Быстро собрали группу, состоящую из лучших сыщиков, опытных полицейских, военных; при помощи Угрима составили план острова, и стали думать, как на него проникнуть. Аскалон принимал во всем этом активное участие, и хотя червь сомнения все же сидел где-то глубоко в его душе, он не давал ему поднять голову. Отцу Наследник верил безоговорочно, а тот, видно, был твердо уверен в успехе, и эта уверенность вскоре передалась и его сыну. И Наследник, отбросив последние колебания, с головой окунулся в омут хлопот.
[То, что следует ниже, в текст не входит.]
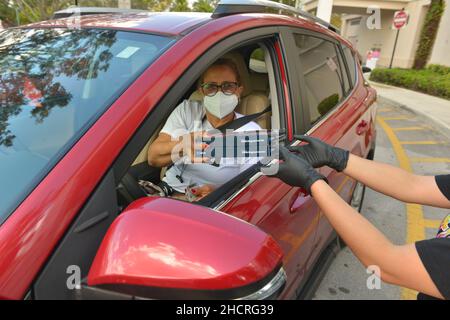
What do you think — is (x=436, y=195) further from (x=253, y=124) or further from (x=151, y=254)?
(x=151, y=254)

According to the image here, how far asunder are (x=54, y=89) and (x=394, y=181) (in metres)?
1.54

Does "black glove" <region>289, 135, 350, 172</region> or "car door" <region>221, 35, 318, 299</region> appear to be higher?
"black glove" <region>289, 135, 350, 172</region>

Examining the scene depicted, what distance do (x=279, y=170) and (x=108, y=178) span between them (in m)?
0.72

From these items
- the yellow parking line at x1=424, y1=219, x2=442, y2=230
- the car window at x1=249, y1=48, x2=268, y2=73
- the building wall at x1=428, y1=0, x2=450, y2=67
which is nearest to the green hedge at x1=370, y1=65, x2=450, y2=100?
the building wall at x1=428, y1=0, x2=450, y2=67

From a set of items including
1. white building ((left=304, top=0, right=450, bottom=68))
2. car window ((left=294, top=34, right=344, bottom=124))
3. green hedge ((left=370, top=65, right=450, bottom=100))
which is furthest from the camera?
white building ((left=304, top=0, right=450, bottom=68))

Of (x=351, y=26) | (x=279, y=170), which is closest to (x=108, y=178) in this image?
(x=279, y=170)

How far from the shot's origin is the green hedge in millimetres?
10781

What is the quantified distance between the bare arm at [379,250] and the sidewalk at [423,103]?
23.4 ft

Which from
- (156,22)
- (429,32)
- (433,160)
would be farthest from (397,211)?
(429,32)

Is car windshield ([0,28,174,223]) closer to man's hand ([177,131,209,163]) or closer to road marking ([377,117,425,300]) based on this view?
man's hand ([177,131,209,163])

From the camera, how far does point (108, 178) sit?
105 cm

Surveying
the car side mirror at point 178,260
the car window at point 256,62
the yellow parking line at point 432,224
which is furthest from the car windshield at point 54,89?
the yellow parking line at point 432,224

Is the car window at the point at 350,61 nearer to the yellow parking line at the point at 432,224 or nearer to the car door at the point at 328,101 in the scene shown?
the car door at the point at 328,101

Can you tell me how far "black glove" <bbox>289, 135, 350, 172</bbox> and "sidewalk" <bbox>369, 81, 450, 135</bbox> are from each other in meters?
6.63
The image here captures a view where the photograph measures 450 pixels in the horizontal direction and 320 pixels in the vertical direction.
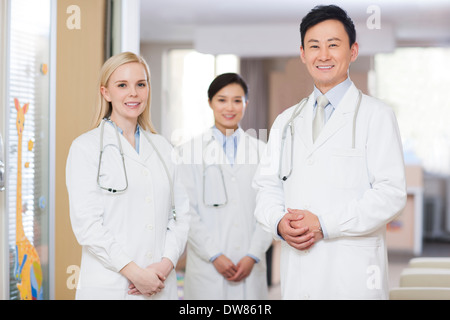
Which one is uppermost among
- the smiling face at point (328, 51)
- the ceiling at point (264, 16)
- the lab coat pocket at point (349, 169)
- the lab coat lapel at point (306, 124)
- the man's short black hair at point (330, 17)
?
the ceiling at point (264, 16)

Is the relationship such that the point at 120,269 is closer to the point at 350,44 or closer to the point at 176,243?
the point at 176,243

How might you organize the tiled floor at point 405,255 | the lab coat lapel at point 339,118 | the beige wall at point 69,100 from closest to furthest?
the lab coat lapel at point 339,118, the beige wall at point 69,100, the tiled floor at point 405,255

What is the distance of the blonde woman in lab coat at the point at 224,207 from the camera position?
2.28 metres

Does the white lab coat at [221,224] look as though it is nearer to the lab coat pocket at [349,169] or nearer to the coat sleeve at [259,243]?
the coat sleeve at [259,243]

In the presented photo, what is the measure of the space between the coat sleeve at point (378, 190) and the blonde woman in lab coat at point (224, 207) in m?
0.81

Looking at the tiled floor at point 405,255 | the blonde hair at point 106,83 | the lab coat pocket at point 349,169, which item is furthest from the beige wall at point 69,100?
the tiled floor at point 405,255

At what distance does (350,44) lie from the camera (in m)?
1.63

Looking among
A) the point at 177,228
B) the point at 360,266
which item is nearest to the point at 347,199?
the point at 360,266

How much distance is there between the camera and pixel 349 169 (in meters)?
1.56

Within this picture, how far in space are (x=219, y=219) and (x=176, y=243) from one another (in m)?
0.60

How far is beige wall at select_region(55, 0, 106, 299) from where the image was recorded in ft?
8.05

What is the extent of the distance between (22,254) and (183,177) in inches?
29.0

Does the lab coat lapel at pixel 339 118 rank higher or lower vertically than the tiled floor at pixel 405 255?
higher

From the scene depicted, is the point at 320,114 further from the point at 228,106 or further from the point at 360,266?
the point at 228,106
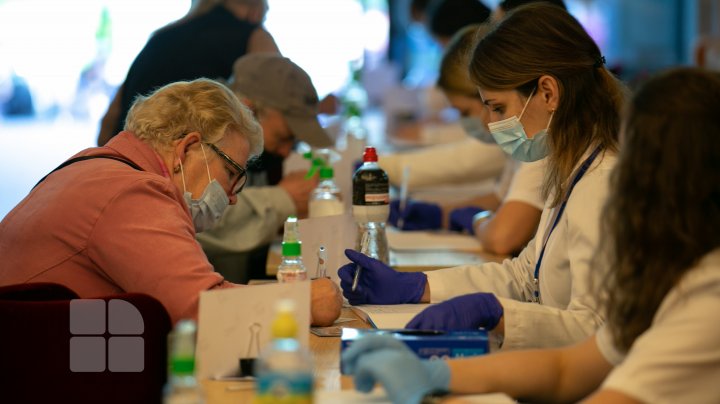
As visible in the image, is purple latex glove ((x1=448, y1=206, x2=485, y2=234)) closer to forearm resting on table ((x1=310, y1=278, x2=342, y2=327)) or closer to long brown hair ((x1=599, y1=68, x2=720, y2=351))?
forearm resting on table ((x1=310, y1=278, x2=342, y2=327))

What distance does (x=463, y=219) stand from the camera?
4148 millimetres

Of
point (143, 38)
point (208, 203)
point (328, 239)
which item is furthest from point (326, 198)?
point (143, 38)

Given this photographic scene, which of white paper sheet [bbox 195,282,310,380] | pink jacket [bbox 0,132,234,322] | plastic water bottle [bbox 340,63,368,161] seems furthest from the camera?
plastic water bottle [bbox 340,63,368,161]

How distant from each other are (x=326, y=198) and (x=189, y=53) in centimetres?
78

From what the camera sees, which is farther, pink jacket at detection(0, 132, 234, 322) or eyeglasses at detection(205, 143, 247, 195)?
eyeglasses at detection(205, 143, 247, 195)

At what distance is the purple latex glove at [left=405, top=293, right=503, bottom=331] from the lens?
2.09 m

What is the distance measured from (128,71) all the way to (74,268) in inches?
81.8

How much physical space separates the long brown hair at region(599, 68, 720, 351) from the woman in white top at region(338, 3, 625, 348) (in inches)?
18.4

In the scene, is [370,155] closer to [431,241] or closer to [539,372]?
[431,241]

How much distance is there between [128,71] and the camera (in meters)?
4.03

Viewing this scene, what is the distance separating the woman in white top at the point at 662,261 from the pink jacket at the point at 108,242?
1.73 feet

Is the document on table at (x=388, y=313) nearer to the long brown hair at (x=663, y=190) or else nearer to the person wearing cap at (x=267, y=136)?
the long brown hair at (x=663, y=190)

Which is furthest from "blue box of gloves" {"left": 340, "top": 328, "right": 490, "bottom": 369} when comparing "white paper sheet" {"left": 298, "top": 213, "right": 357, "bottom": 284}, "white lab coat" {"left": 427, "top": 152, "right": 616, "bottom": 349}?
"white paper sheet" {"left": 298, "top": 213, "right": 357, "bottom": 284}

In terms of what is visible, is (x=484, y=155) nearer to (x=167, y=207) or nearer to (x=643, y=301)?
(x=167, y=207)
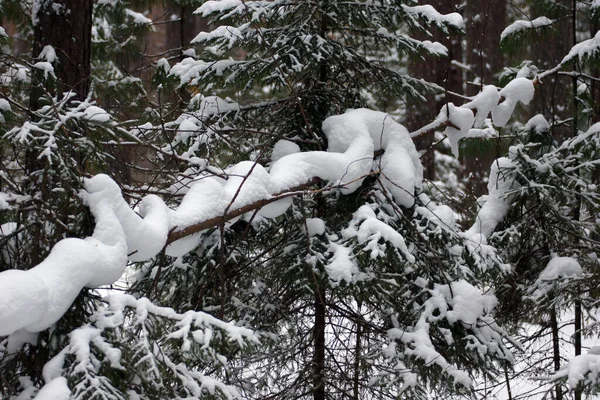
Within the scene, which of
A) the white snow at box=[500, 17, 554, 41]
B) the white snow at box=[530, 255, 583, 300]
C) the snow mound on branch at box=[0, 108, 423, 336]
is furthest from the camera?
the white snow at box=[500, 17, 554, 41]

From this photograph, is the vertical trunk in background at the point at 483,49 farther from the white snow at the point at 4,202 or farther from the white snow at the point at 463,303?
the white snow at the point at 4,202

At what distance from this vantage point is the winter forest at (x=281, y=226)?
Result: 2.58 m

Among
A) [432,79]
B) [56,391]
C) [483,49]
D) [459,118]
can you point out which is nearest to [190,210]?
[56,391]

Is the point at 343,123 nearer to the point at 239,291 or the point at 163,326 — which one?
the point at 239,291

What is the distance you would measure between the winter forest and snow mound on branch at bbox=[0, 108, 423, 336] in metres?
0.01

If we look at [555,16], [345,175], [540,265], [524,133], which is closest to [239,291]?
[345,175]

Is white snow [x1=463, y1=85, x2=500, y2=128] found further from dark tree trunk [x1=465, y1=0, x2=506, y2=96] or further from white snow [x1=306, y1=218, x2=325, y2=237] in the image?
dark tree trunk [x1=465, y1=0, x2=506, y2=96]

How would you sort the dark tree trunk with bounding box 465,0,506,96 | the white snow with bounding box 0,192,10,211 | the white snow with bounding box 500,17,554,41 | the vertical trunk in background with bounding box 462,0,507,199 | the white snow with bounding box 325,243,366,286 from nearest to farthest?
1. the white snow with bounding box 0,192,10,211
2. the white snow with bounding box 325,243,366,286
3. the white snow with bounding box 500,17,554,41
4. the vertical trunk in background with bounding box 462,0,507,199
5. the dark tree trunk with bounding box 465,0,506,96

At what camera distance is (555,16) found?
21.9 ft

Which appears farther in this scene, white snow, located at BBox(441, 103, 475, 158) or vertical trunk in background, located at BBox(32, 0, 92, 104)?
vertical trunk in background, located at BBox(32, 0, 92, 104)

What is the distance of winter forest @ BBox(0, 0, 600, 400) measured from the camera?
8.45ft

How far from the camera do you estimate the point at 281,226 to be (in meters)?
4.95

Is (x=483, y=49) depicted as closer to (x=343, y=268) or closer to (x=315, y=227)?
(x=315, y=227)

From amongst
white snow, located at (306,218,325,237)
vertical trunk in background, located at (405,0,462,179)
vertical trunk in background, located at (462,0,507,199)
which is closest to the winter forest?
white snow, located at (306,218,325,237)
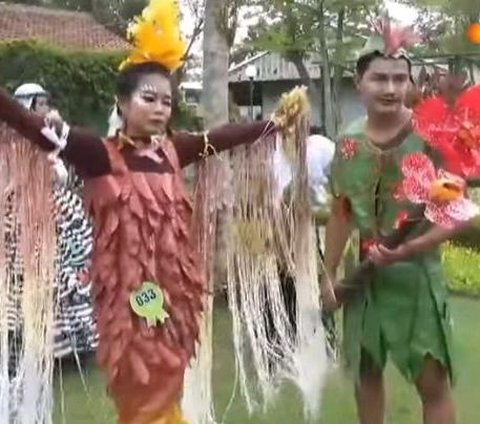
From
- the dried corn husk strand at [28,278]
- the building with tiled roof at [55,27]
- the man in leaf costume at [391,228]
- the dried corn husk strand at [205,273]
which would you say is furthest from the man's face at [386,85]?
the building with tiled roof at [55,27]

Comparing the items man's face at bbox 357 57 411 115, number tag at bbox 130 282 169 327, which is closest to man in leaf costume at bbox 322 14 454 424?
man's face at bbox 357 57 411 115

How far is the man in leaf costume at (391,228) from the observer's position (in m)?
3.20

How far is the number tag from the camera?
9.86 ft

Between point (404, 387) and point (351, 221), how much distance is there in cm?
207

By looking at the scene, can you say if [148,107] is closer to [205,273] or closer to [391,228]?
[205,273]

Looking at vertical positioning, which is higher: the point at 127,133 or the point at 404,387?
the point at 127,133

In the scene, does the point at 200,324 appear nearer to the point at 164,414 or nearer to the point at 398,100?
the point at 164,414

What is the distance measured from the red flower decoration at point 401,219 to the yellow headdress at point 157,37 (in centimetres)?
80

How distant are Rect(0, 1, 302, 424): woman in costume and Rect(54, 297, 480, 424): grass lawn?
4.32 feet

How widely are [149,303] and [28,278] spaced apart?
411 mm

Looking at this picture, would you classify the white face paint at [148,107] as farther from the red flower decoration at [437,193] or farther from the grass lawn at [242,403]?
the grass lawn at [242,403]

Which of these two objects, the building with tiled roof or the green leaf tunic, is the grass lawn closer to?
the green leaf tunic

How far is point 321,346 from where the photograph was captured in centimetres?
354

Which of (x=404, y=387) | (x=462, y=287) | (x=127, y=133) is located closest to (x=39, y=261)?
(x=127, y=133)
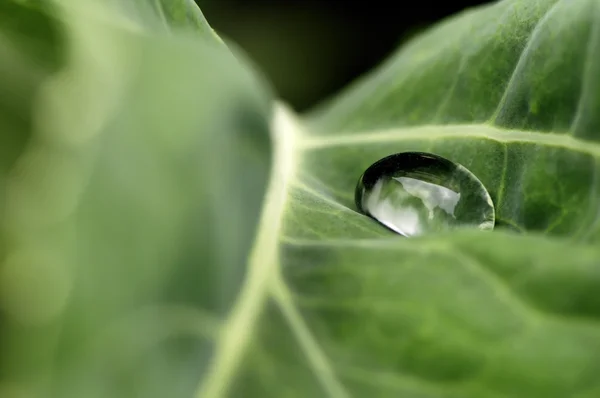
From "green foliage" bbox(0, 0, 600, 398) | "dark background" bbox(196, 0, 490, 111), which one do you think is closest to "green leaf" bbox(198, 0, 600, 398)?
"green foliage" bbox(0, 0, 600, 398)

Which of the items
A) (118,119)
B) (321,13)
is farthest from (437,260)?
(321,13)

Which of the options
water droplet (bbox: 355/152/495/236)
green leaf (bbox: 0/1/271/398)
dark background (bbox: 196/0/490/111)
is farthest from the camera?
dark background (bbox: 196/0/490/111)

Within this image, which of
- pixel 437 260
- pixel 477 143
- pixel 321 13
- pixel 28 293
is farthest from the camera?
pixel 321 13

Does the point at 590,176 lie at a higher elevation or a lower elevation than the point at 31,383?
higher

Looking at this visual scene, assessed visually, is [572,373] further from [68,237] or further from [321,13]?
[321,13]

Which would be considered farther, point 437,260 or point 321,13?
point 321,13

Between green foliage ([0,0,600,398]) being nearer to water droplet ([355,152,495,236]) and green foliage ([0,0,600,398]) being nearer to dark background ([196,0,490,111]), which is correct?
water droplet ([355,152,495,236])
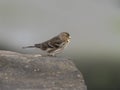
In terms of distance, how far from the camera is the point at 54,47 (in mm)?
2844

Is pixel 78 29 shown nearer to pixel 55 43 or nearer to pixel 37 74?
pixel 55 43

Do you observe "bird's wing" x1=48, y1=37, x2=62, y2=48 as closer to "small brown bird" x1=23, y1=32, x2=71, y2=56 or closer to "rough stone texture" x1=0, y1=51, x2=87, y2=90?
"small brown bird" x1=23, y1=32, x2=71, y2=56

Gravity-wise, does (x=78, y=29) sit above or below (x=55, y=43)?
below

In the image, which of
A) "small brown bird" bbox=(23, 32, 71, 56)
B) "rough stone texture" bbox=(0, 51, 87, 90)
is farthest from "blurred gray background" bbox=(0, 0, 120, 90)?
"rough stone texture" bbox=(0, 51, 87, 90)

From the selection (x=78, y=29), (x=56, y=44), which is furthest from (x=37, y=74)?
(x=78, y=29)

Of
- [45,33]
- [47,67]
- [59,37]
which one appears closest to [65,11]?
[45,33]

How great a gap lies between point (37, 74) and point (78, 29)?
6.15 ft

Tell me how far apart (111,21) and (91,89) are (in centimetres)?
67

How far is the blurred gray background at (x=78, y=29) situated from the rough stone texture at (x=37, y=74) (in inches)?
54.2

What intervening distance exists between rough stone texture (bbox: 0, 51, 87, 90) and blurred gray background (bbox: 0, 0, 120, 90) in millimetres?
1377

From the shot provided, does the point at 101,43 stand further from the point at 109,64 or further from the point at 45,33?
the point at 45,33

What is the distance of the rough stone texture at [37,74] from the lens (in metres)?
2.28

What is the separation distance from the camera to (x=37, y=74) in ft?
7.75

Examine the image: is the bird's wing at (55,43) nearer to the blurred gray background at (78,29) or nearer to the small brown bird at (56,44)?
the small brown bird at (56,44)
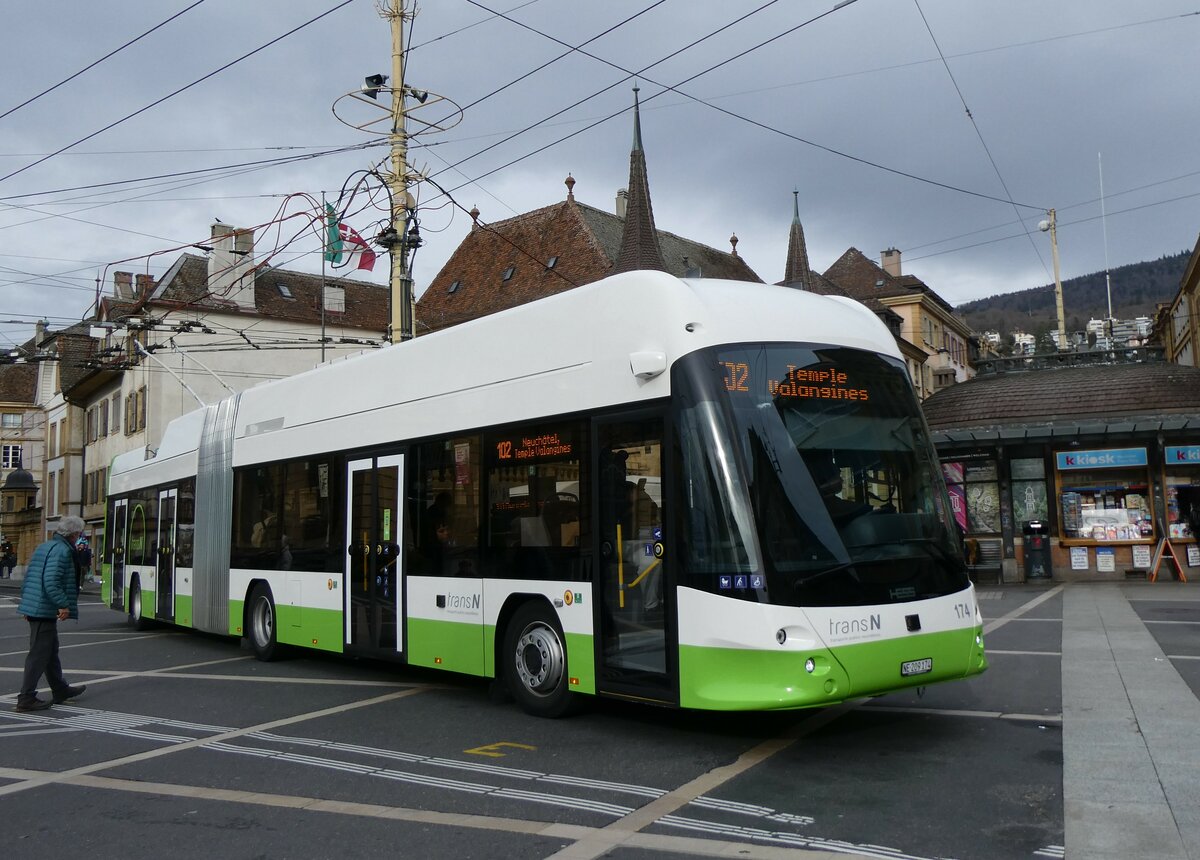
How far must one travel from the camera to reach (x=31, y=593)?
10141 millimetres

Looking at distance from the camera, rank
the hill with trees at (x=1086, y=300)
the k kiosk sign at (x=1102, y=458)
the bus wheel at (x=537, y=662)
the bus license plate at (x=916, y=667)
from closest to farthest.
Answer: the bus license plate at (x=916, y=667), the bus wheel at (x=537, y=662), the k kiosk sign at (x=1102, y=458), the hill with trees at (x=1086, y=300)

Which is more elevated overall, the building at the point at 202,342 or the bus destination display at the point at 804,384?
the building at the point at 202,342

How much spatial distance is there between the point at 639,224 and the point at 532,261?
8.82 metres

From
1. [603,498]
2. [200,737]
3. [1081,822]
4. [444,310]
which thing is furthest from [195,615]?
[444,310]

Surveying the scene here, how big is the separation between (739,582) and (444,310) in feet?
157

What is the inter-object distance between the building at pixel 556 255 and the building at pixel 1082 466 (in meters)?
19.2

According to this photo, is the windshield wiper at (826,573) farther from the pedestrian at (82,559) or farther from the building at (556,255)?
the building at (556,255)

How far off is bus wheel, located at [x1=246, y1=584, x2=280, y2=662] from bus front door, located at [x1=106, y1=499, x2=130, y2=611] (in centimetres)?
642

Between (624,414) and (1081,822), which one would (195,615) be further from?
(1081,822)

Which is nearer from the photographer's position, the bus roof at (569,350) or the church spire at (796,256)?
the bus roof at (569,350)

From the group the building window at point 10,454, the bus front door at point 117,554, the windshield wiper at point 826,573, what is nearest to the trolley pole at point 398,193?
the bus front door at point 117,554

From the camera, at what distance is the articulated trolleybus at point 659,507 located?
6.82 m

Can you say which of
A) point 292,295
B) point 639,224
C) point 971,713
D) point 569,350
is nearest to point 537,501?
point 569,350

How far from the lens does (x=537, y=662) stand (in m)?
8.60
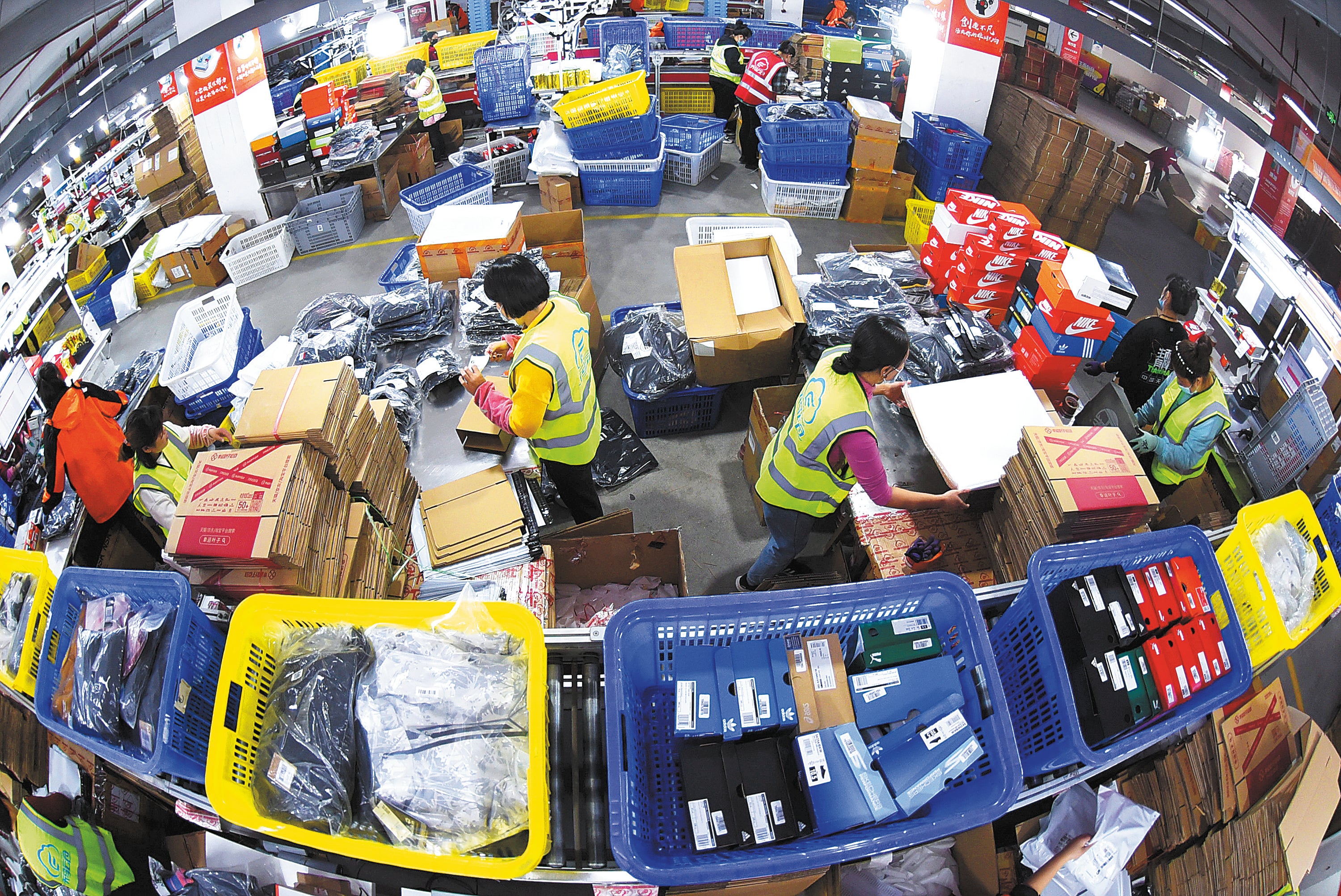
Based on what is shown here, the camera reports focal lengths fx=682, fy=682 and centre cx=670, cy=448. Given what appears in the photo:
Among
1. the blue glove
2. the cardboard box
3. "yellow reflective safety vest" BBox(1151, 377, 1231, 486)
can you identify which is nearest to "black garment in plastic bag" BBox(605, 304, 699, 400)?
the cardboard box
После всего произошедшего Ворон не мог спокойно сидеть на острове, все раздражало его: и собственная неподвижность, и любопытные взгляды, и бестактные вопросы о Черном острове, и неприличные намеки, преследовавшие его после изгнания Угрима. Что же касается Виринеи, то ее он не просто не мог видеть: сама мысль, что она находится где-то рядом, была для него мучительна. Он и ненавидел ее так, что, наверное, убил бы; и в то же время его так к ней тянуло, что он еле сдерживался. Запах ее волос и ее полные слез глаза преследовали его, как наваждение. И однажды, рано утром, убедившись, что заснуть ему так и не удастся, он взял лодку и быстро погреб в сторону Города. Утренняя прохлада и физические усилия, которых он так давно был лишен, освежили его; и выйдя на тихую, пустынную еще, пристань, он почувствовал, что наконец может дышать полной грудью. Опираясь на палку, на которую он сменил надоевший костыль, он медленно поковылял в Город. Вид пробуждающихся городских улочек, знакомых ему с детства, окончательно вернули ему душевное спокойствие, и он долго бродил по ним, стараясь не думать о том, что рано или поздно, но все же придется вернуться обратно.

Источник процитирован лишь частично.